» STUDY MATERIAL:
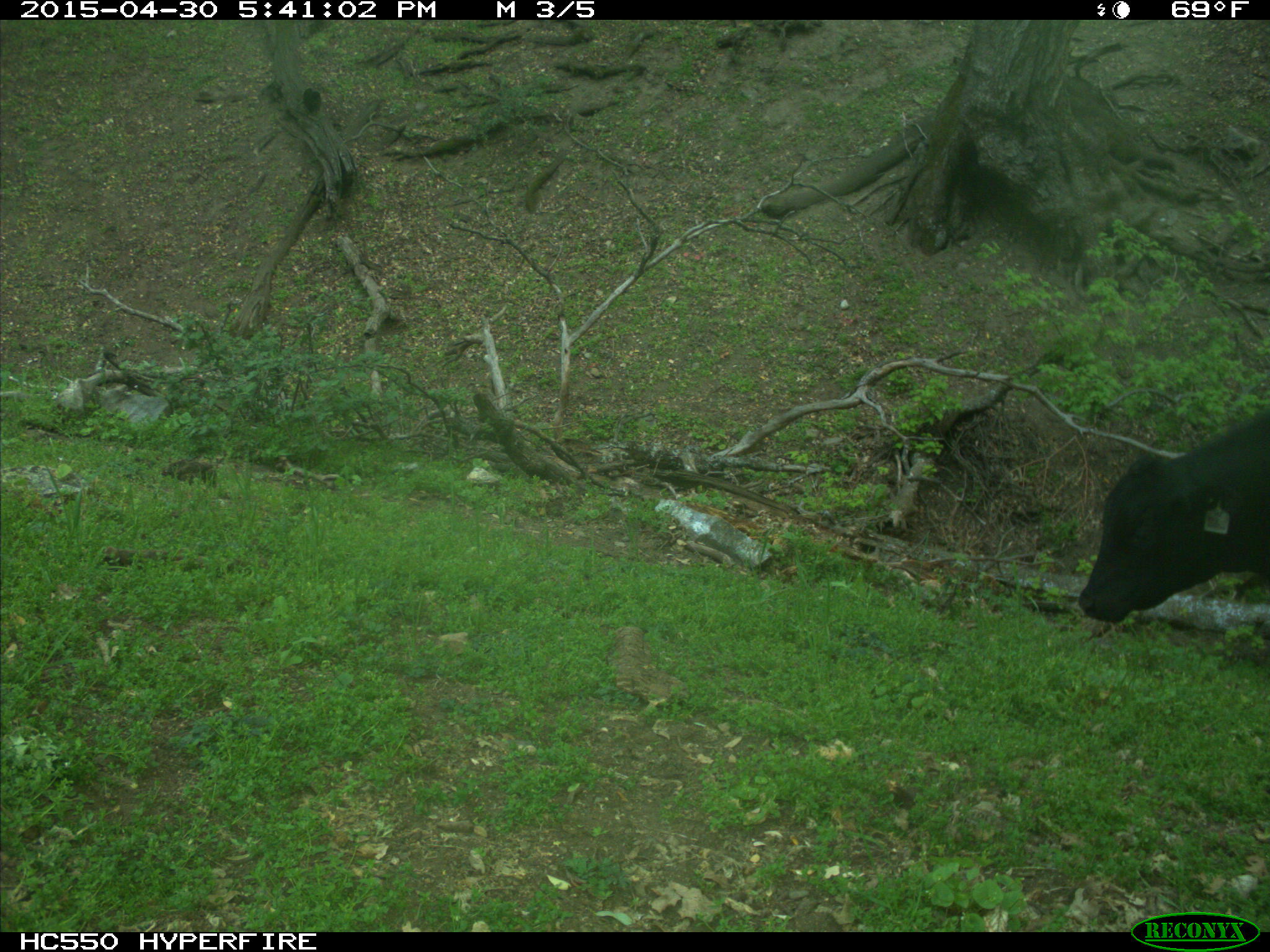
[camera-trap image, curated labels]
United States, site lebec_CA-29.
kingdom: Animalia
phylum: Chordata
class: Mammalia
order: Artiodactyla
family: Bovidae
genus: Bos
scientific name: Bos taurus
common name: domestic cow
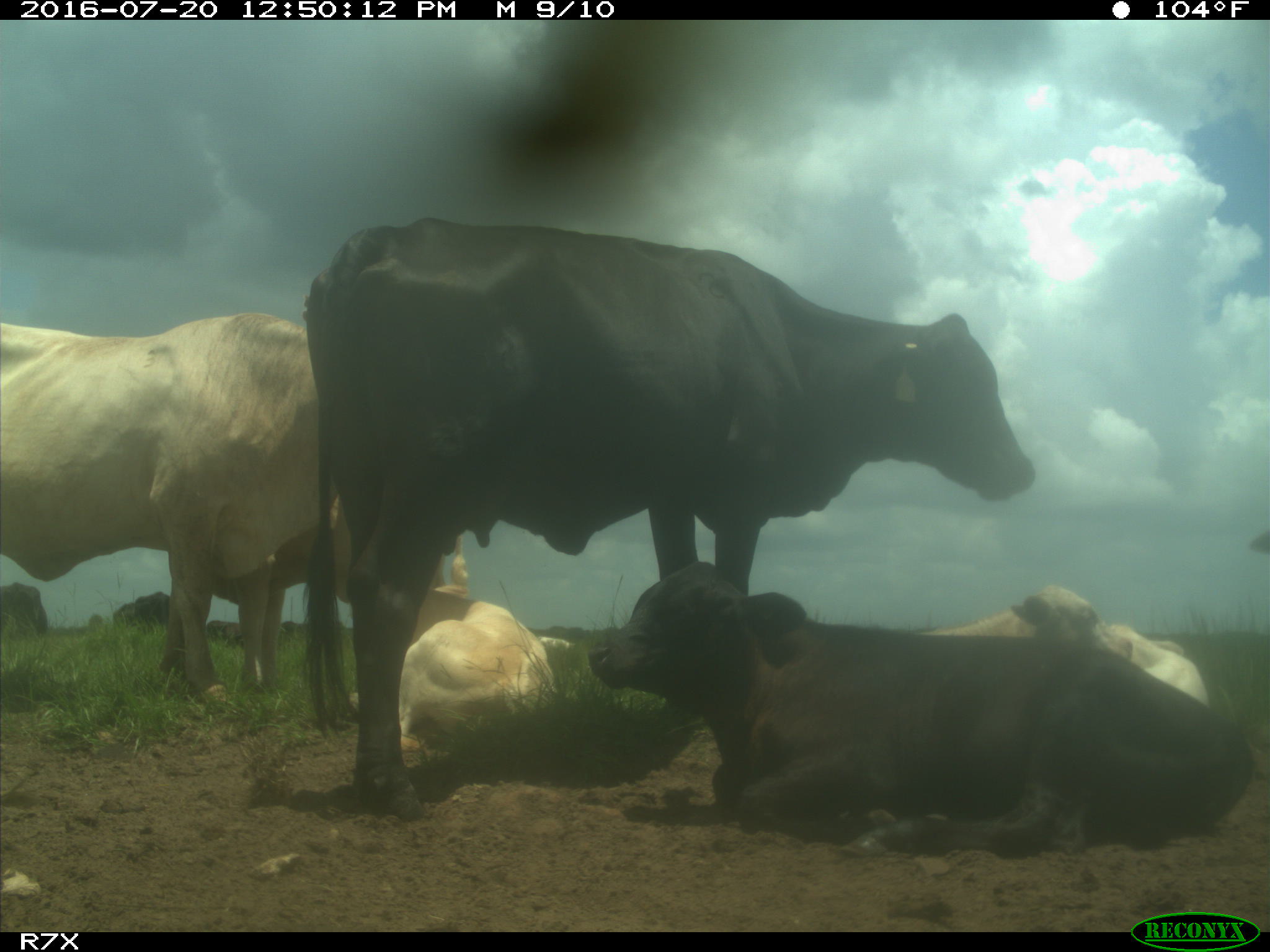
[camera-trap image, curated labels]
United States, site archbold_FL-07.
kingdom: Animalia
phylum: Chordata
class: Mammalia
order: Artiodactyla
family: Bovidae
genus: Bos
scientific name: Bos taurus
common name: domestic cow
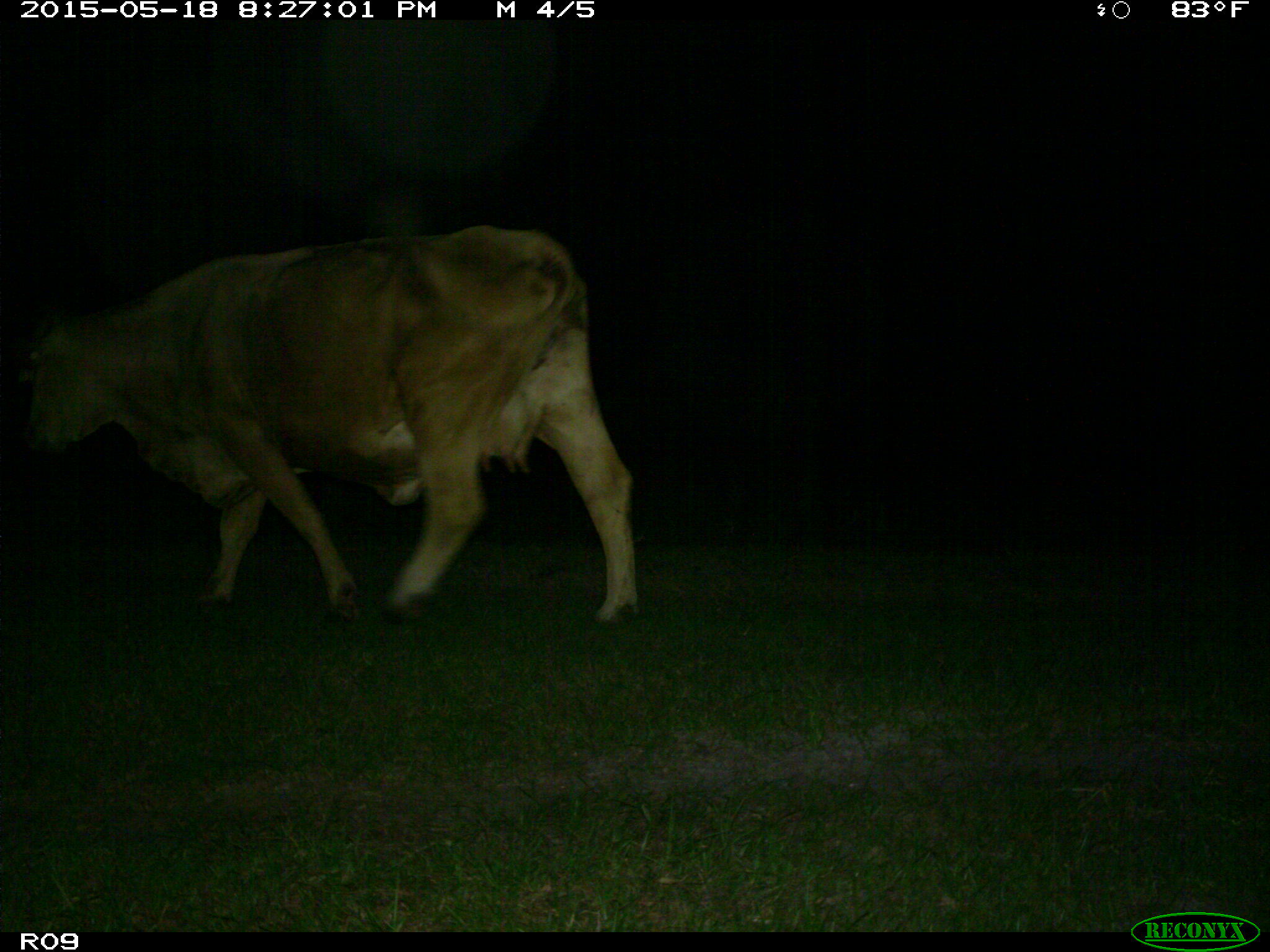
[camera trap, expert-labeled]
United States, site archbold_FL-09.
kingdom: Animalia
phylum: Chordata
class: Mammalia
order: Artiodactyla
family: Bovidae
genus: Bos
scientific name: Bos taurus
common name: domestic cow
Bos taurus (domestic cow).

» THE PROBLEM:
Without the pictures, copy all of the entries exactly as they appear.

» EXERCISE SOLUTION:
[camera-trap image, curated labels]
United States, site lebec_CA-29.
kingdom: Animalia
phylum: Chordata
class: Mammalia
order: Artiodactyla
family: Bovidae
genus: Bos
scientific name: Bos taurus
common name: domestic cow
[camera-trap image, curated labels]
United States, site archbold_FL-07.
kingdom: Animalia
phylum: Chordata
class: Mammalia
order: Artiodactyla
family: Bovidae
genus: Bos
scientific name: Bos taurus
common name: domestic cow
[camera trap, expert-labeled]
United States, site archbold_FL-09.
kingdom: Animalia
phylum: Chordata
class: Mammalia
order: Artiodactyla
family: Bovidae
genus: Bos
scientific name: Bos taurus
common name: domestic cow
Bos taurus (domestic cow).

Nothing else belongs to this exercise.